Their process was ruthless. Build a prototype in one to two days, test it with real users through Reddit and online communities, then evaluate it for two to three weeks. If people didn't come back or wouldn't pay, they'd kill it and start over.
The constant reinvention took a heavy toll. Exhausted and discouraged, the cofounders hit rock bottom in early 2025.
During a late-night walk, they decided to take a break from startup life entirely. After three days of reflection, they returned to their whiteboard with fresh eyes and one key realization: they didn't want to build B2B products.
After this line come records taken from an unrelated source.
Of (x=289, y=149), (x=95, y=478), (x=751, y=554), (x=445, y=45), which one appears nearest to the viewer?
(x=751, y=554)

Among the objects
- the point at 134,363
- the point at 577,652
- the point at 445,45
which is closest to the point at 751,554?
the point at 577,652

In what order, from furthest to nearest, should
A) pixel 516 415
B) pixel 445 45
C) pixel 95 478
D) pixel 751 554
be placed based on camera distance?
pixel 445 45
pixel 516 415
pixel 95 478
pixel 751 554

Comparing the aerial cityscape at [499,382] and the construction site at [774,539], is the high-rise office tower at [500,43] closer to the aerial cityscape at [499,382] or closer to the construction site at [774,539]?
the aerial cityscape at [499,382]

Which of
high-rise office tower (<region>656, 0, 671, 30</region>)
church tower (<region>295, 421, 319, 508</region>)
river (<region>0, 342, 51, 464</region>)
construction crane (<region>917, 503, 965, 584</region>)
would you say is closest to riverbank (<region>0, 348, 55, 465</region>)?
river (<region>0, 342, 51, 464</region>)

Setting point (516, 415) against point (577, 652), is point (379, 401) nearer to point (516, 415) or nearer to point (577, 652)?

They started noticing the world around them differently. Being a founder was isolating, and their friends and family were worried about them. Every check-in call got the same bland response: "We're just working."
So they built something simple to reconnect with loved ones. Candle asks one daily question for two people to answer, creating a small moment of connection.
This time, they didn't set strict metrics or success targets. They just wanted to feel closer to the people they cared about.
The Ripple Effect
The app started making a real difference in their own relationships first. Then their family and friends kept coming back, day after day. The retention numbers were better than anything they'd seen in their previous attempts.
By August 2025, just five months after launching Candle, the app was generating over $144,000 monthly. The annual revenue crossed $1 million.
The breakthrough came when they stopped chasing what they thought would work and built something they genuinely needed themselves. Their loneliest moment as founders led them to create an app fighting loneliness for others.
Sometimes the best solutions come not from market research or trend analysis, but from paying attention to what's missing in your own life.